Shipping logs to a single Logstash node makes ingestion reliability hinge on one host, one network path, and one maintenance window. Enabling Filebeat load balancing spreads event publishing across multiple endpoints to keep pipelines flowing during outages and to prevent one node from becoming a single point of disappointment.

The Filebeat output.logstash output maintains TCP connections to one or more Logstash hosts that run the Beats input plugin (commonly on port 5044). With multiple hosts defined, loadbalance: true keeps connections open to each endpoint and distributes publish batches across them, while worker increases parallel publishers per host for higher throughput.

All configured Logstash endpoints must accept the same authentication and TLS settings (CA chain, client certificates, credentials) or some connections will fail and trigger backoff retries. Load balancing also changes event ordering and can increase the number of open connections, so keep pipeline assumptions simple and tune worker conservatively.
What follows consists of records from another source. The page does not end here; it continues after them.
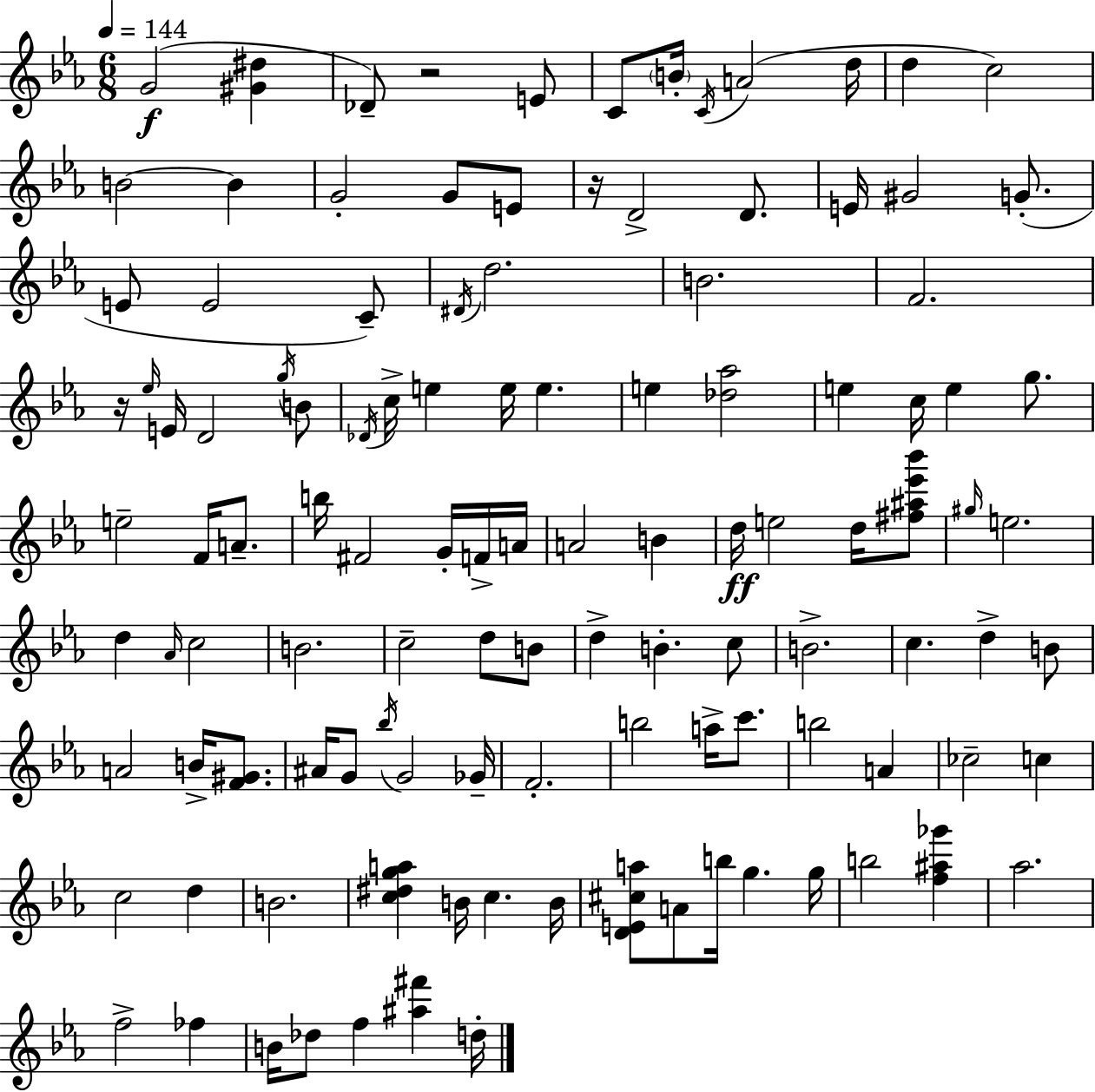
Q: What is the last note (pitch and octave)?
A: D5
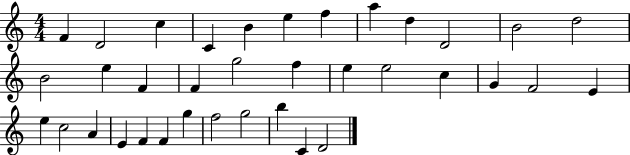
X:1
T:Untitled
M:4/4
L:1/4
K:C
F D2 c C B e f a d D2 B2 d2 B2 e F F g2 f e e2 c G F2 E e c2 A E F F g f2 g2 b C D2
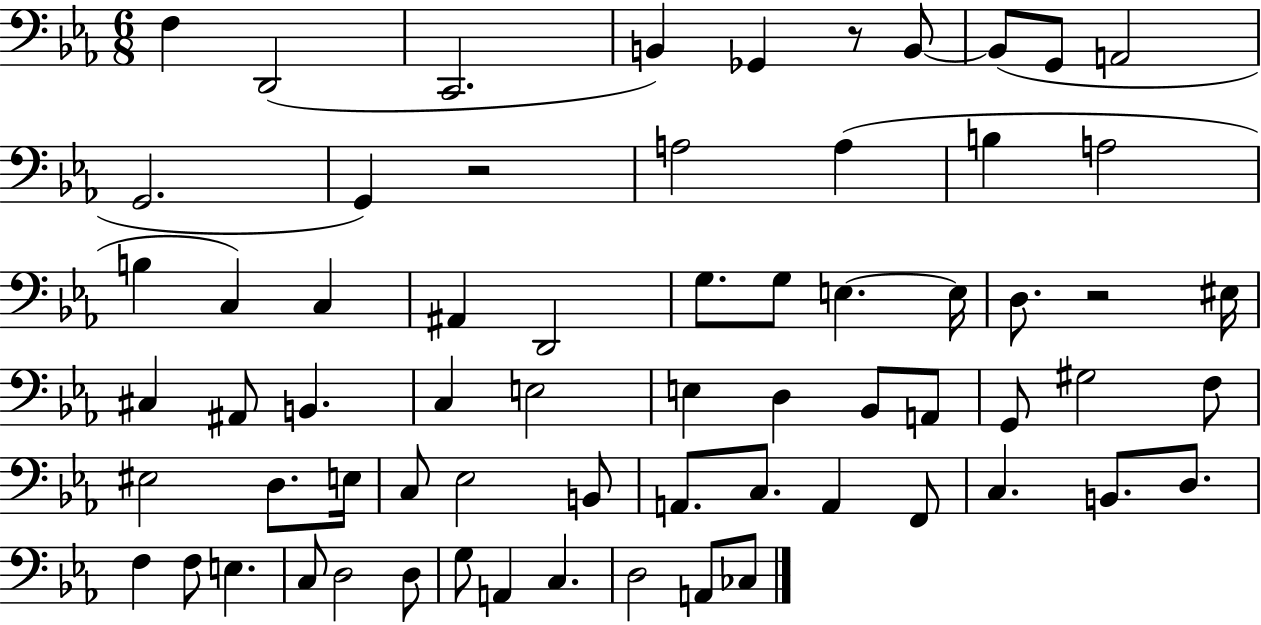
F3/q D2/h C2/h. B2/q Gb2/q R/e B2/e B2/e G2/e A2/h G2/h. G2/q R/h A3/h A3/q B3/q A3/h B3/q C3/q C3/q A#2/q D2/h G3/e. G3/e E3/q. E3/s D3/e. R/h EIS3/s C#3/q A#2/e B2/q. C3/q E3/h E3/q D3/q Bb2/e A2/e G2/e G#3/h F3/e EIS3/h D3/e. E3/s C3/e Eb3/h B2/e A2/e. C3/e. A2/q F2/e C3/q. B2/e. D3/e. F3/q F3/e E3/q. C3/e D3/h D3/e G3/e A2/q C3/q. D3/h A2/e CES3/e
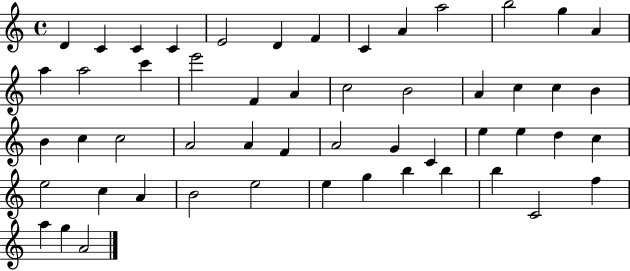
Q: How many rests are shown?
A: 0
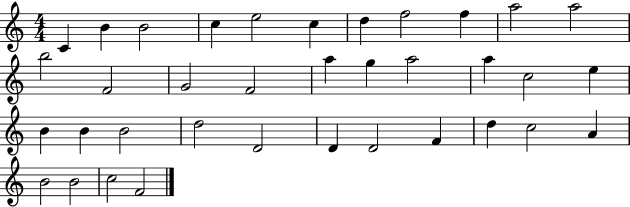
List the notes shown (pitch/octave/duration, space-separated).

C4/q B4/q B4/h C5/q E5/h C5/q D5/q F5/h F5/q A5/h A5/h B5/h F4/h G4/h F4/h A5/q G5/q A5/h A5/q C5/h E5/q B4/q B4/q B4/h D5/h D4/h D4/q D4/h F4/q D5/q C5/h A4/q B4/h B4/h C5/h F4/h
YAML indentation in /etc/filebeat/filebeat.yml is strict, and only one Filebeat output can be enabled at a time.

Steps to enable Filebeat load balancing for Logstash output:

  1. Open the Filebeat configuration file.
    $ sudo nano /etc/filebeat/filebeat.yml

    YAML indentation is significant; use spaces and keep nested keys aligned.

  2. Configure the Logstash output with multiple hosts.
    output.logstash:
      hosts: ["logstash-1.example.net:5044", "logstash-2.example.net:5044"]
      loadbalance: true
      worker: 2

    Only one Filebeat output can be enabled; comment out any other output.* blocks to avoid startup errors.

    loadbalance publishes across all configured hosts; worker opens additional parallel connections per host for higher throughput.

    Each worker creates a separate TCP connection per host; worker: 2 with two hosts results in four concurrent connections.

  3. Test the configuration for errors.
    $ sudo filebeat test config -c /etc/filebeat/filebeat.yml
    Config OK
  4. Restart the Filebeat service.
    $ sudo systemctl restart filebeat
  5. Confirm the Filebeat service is running after the restart.
    $ sudo systemctl status filebeat --no-pager --lines=15
    ● filebeat.service - Filebeat sends log files to Logstash or directly to Elasticsearch.
         Loaded: loaded (/usr/lib/systemd/system/filebeat.service; enabled; preset: enabled)
        Drop-In: /etc/systemd/system/filebeat.service.d
                 └─env.conf
         Active: active (running) since Wed 2026-01-07 04:43:32 UTC; 20s ago
           Docs: https://www.elastic.co/beats/filebeat
    ##### snipped #####
  6. Review Filebeat logs for connection lines to each Logstash endpoint.
    $ sudo journalctl --unit=filebeat --no-pager --lines=30
    Jan 07 04:43:42 host filebeat[15881]: {"log.level":"info","@timestamp":"2026-01-07T04:43:42.288Z","log.logger":"publisher_pipeline_output","log.origin":{"function":"github.com/elastic/beats/v7/libbeat/publisher/pipeline.(*netClientWorker).run","file.name":"pipeline/client_worker.go","file.line":146},"message":"Connection to backoff(async(tcp://logstash-2.example.net:5044)) established","service.name":"filebeat","ecs.version":"1.6.0"}
    Jan 07 04:43:42 host filebeat[15881]: {"log.level":"info","@timestamp":"2026-01-07T04:43:42.289Z","log.logger":"publisher_pipeline_output","log.origin":{"function":"github.com/elastic/beats/v7/libbeat/publisher/pipeline.(*netClientWorker).run","file.name":"pipeline/client_worker.go","file.line":146},"message":"Connection to backoff(async(tcp://logstash-1.example.net:5044)) established","service.name":"filebeat","ecs.version":"1.6.0"}
    ##### snipped #####

    Connection established lines for each host indicate active load-balanced connections.